I was just looking through Quip’s recently released Live Apps documentation. If you are not familiar with Quip, it is a document system that baked in real-time editing, communication and collaboration from the start. It was founded by Bret Taylor, formerly CTO of Facebook and was acquired by SalesForce in 2016.

Quip started going down the compound document / universal canvas path when it added embedded spreadsheets to what was originally a pretty basic rich text canvas. The Live Apps extensibility model now allows new types of components to be created and embedded in the document canvas.

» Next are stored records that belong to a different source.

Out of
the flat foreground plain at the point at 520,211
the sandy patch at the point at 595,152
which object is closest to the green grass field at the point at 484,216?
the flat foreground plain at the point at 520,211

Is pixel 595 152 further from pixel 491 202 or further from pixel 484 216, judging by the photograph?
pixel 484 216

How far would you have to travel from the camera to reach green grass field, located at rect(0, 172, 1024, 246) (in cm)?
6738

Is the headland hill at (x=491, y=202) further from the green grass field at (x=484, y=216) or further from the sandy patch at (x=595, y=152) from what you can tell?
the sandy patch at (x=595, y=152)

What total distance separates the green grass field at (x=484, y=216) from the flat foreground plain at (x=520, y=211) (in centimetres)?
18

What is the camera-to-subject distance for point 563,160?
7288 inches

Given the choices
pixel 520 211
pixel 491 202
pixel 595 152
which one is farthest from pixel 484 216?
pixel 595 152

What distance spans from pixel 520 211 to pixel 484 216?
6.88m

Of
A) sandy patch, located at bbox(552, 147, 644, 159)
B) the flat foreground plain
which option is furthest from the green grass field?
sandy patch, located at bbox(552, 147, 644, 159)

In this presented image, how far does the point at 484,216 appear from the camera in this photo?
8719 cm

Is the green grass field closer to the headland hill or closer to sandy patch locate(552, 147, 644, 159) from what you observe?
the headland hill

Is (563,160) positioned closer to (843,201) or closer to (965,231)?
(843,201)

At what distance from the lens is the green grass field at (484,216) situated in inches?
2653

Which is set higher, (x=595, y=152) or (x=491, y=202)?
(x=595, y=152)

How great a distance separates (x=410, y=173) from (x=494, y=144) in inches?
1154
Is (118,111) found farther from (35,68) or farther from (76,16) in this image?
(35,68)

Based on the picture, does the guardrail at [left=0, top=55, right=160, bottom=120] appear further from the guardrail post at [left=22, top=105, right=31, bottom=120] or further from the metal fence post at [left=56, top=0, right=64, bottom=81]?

These are effectively mini web apps that can leverage the Quip SDK to support real-time editing. I have been building compound document editors since the mid-80’s so it’s interesting to see another take on this. Building on JavaScript and web technologies makes complete sense right now since there is so much tech available for your developers to build on. The fact that Quip’s document canvas (both web and mobile) is using an HTML surface also makes this a natural approach for them. Microsoft Office also used web technologies as the basis of their newest extensibility mechanism released over the last few years for similar reasons.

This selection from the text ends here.